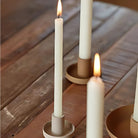 Ib Laursen, Lot de 5 bougies chandelle - Blanche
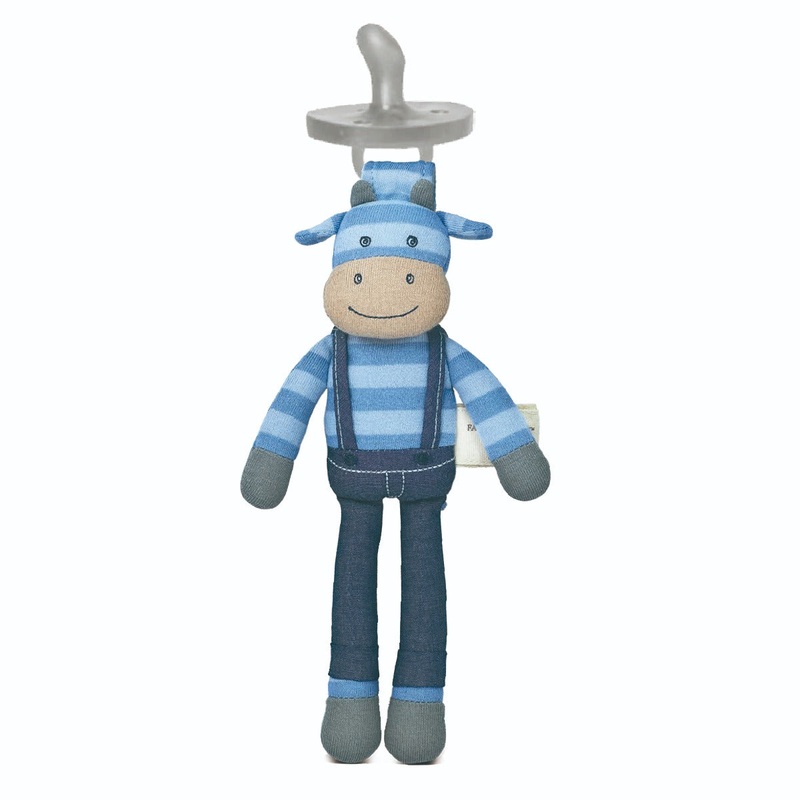 Organic Pacifier Toy – Mr. Moo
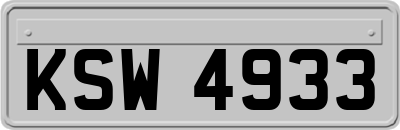 KSW4933
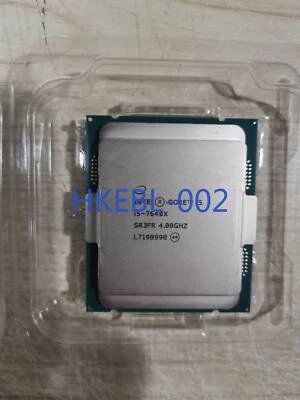 Intel Core i5-7640X X-series Quad Core 4.00GHz  LGA2066 SR3FR CPU Processor - Image 1 of 2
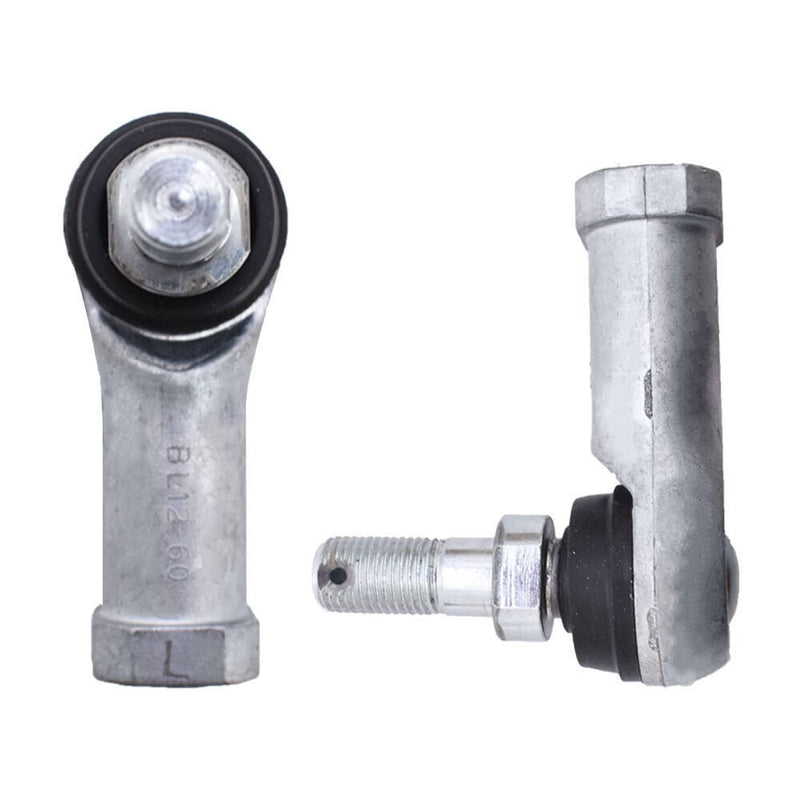 DURAFORCE Fits For Club Car Precedent G&E Golf Cart 04+ 2 Steering Tie Rod End (RH thread)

What you need to do: Copy out the lines of all the records word for word, leaving the pictures out of your answer.

Response to the task:
 Ib Laursen, Lot de 5 bougies chandelle - Blanche
 Organic Pacifier Toy – Mr. Moo
 KSW4933
 Intel Core i5-7640X X-series Quad Core 4.00GHz  LGA2066 SR3FR CPU Processor - Image 1 of 2
 DURAFORCE Fits For Club Car Precedent G&E Golf Cart 04+ 2 Steering Tie Rod End (RH thread)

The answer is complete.